CHICAGO – Sue Cischke, vice president-environmental and safety engineering at Ford Motor Co., in April was given an added duty– senior vice president of sustainability.

It's a somewhat nebulous title, but she says her responsibilities are simple:

“To determine what the future will look like in 2050, ensure Ford has relevant products that people want in 2050, and balance the social, economic and environmental concerns to create those products for 2050, and beyond.”

And both Chairman Bill Ford and CEO Alan Mulally have given her another directive.

“They told me this is one of the most important things for me to do – and they want it done yesterday,” she laughs.

The job puts Cischke in charge of ensuring the auto maker creates new vehicles that burn less fuel and release less pollution in 2050 than current models do.

Even if she fails in her new post of reading the future 43 years from now, chances are unlikely either Bill Ford, 50, or Mulally, 61, will be around to call her on the carpet for a reprimand.
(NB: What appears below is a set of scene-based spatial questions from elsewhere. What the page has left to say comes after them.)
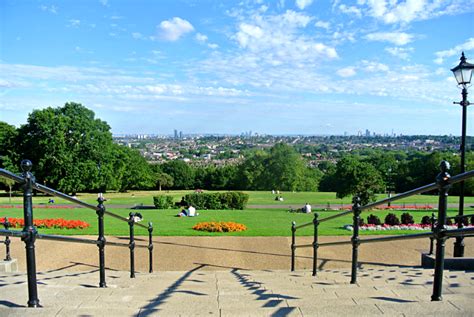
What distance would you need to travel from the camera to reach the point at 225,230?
1472cm

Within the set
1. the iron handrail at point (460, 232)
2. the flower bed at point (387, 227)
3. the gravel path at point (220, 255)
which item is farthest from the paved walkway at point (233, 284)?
the flower bed at point (387, 227)

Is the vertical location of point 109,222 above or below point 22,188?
below

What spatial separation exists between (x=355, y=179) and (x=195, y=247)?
55.8 feet

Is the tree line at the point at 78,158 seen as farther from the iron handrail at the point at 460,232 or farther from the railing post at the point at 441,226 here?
the iron handrail at the point at 460,232

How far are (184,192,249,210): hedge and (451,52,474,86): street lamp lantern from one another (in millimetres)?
20362

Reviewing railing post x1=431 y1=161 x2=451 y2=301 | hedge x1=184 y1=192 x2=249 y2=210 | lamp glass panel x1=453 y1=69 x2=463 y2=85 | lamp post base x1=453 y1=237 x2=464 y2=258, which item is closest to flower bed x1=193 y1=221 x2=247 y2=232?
lamp post base x1=453 y1=237 x2=464 y2=258

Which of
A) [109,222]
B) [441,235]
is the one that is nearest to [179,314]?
[441,235]

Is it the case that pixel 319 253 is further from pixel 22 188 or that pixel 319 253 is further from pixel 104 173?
pixel 104 173

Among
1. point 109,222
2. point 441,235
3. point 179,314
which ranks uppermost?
point 441,235

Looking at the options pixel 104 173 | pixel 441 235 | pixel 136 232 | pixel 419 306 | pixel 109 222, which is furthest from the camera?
pixel 104 173

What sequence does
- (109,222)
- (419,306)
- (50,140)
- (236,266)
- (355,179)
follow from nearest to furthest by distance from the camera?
(419,306) < (236,266) < (109,222) < (355,179) < (50,140)

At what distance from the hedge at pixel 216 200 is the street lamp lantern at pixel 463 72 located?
2036 cm

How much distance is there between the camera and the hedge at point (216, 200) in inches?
1076

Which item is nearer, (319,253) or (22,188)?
(22,188)
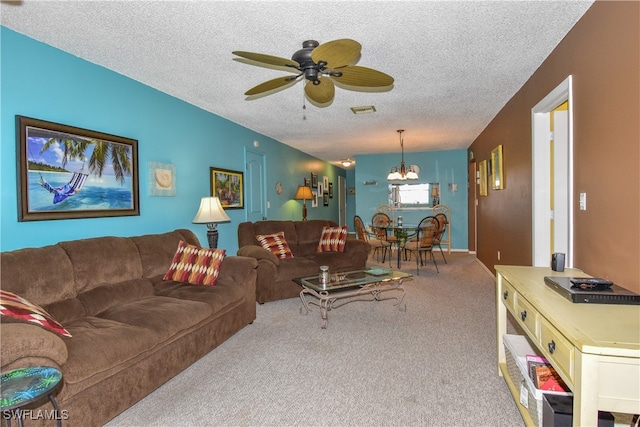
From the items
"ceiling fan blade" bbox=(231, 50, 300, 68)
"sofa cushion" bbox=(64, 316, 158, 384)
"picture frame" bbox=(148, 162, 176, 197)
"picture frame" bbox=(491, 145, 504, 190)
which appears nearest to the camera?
"sofa cushion" bbox=(64, 316, 158, 384)

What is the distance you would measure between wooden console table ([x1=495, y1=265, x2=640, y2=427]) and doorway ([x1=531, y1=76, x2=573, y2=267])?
6.06ft

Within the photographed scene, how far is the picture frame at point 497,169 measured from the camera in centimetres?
467

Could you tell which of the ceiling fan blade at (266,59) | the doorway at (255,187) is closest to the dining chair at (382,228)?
the doorway at (255,187)

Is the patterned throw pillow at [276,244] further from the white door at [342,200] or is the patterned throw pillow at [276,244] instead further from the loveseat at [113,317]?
the white door at [342,200]

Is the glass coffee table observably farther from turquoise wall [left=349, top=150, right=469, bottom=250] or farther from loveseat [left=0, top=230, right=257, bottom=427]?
turquoise wall [left=349, top=150, right=469, bottom=250]

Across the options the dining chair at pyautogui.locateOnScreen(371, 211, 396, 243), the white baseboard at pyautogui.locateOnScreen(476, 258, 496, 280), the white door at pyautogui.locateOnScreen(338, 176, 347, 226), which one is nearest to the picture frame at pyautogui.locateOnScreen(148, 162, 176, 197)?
the dining chair at pyautogui.locateOnScreen(371, 211, 396, 243)

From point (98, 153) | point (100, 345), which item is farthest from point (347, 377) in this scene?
point (98, 153)

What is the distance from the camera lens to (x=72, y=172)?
2781 mm

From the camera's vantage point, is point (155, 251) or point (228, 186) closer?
point (155, 251)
Of course, at 53, it's not likely Cischke would have to listen to the scolding anyway.

“I have to admit sometimes when we talk about 2050 in meetings I stop and think, 'Will I even be alive then?'” Cischke says.

It's the thought that counts – thinking green from concept to production and making environmental impact a top priority in the creation, building, and selling of each new product.

Both cars and the plants that assemble them will have to consume less energy and the vehicles will have to be recyclable. Mulally calls it environmental stewardship for future generations.

“We've finished the debate about whether the world has warmed up a degree,” Mulally says. “Now we're going to start at an important time when all the citizens around the world get a chance to decide what we all want to do about being stewards about the Earth and what we want to do about the use of all energy sources.”